**Exercise directions:** Your task is to copy the listing exactly, with the pictures left out.

[begin Given entries]

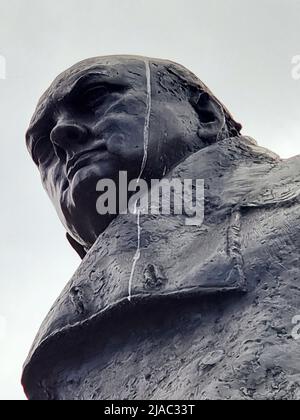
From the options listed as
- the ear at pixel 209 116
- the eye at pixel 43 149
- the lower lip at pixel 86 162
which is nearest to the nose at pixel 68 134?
the lower lip at pixel 86 162

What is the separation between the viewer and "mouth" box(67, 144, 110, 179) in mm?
6414

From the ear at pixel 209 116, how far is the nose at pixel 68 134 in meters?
0.57

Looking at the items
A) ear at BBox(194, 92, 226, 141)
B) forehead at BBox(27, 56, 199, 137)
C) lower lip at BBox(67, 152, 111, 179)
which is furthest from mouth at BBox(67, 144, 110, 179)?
ear at BBox(194, 92, 226, 141)

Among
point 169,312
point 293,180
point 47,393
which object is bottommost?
point 47,393

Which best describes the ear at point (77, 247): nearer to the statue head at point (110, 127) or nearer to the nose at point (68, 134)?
the statue head at point (110, 127)

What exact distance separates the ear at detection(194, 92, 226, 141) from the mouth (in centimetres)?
52

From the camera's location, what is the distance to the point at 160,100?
6.72 meters

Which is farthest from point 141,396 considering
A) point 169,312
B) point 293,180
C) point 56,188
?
point 56,188

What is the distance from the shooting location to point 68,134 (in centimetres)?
657

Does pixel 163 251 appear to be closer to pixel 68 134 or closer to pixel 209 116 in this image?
pixel 68 134

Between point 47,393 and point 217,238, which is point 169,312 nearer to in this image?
point 217,238

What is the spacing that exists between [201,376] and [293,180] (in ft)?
3.76

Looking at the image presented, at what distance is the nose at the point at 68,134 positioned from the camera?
655 centimetres

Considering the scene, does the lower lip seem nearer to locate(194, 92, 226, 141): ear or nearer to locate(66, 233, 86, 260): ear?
locate(194, 92, 226, 141): ear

[end Given entries]

**Written solution:**
From the options listed as
- the ear at pixel 209 116
- the eye at pixel 43 149
- the lower lip at pixel 86 162
which is nearest to the nose at pixel 68 134?
the lower lip at pixel 86 162

What is the separation between the viewer and "mouth" box(67, 144, 110, 179) in mm?
6414

From the ear at pixel 209 116, how far is the nose at pixel 68 134 in meters?
0.57

Looking at the items
A) ear at BBox(194, 92, 226, 141)
B) forehead at BBox(27, 56, 199, 137)
C) lower lip at BBox(67, 152, 111, 179)
which is furthest from mouth at BBox(67, 144, 110, 179)?
ear at BBox(194, 92, 226, 141)

Among
point 169,312
point 293,180
point 47,393
which object is bottommost?
point 47,393

Which best describes the ear at point (77, 247): nearer to the statue head at point (110, 127) or nearer to the nose at point (68, 134)?
the statue head at point (110, 127)

What exact distance separates the ear at detection(194, 92, 226, 141) from the mouth (in centimetres)?
52

From the camera's location, what is the distance to the point at 160,100?
6.72 meters

Which is farthest from point 141,396 considering
A) point 169,312
B) point 293,180
C) point 56,188
?
point 56,188

What is the distance from the shooting location to point 68,134 (in centimetres)?
657

Does pixel 163 251 appear to be closer to pixel 68 134 or closer to pixel 209 116 in this image?
pixel 68 134

Between point 47,393 and point 217,238, which is point 169,312 nearer to in this image?
point 217,238

What is the spacing that exists between [201,376] and [293,180] (in ft)?
3.76

Looking at the image presented, at what distance is the nose at the point at 68,134 positioned from the camera?
655 centimetres

Considering the scene, does the lower lip seem nearer to locate(194, 92, 226, 141): ear or nearer to locate(66, 233, 86, 260): ear?
locate(194, 92, 226, 141): ear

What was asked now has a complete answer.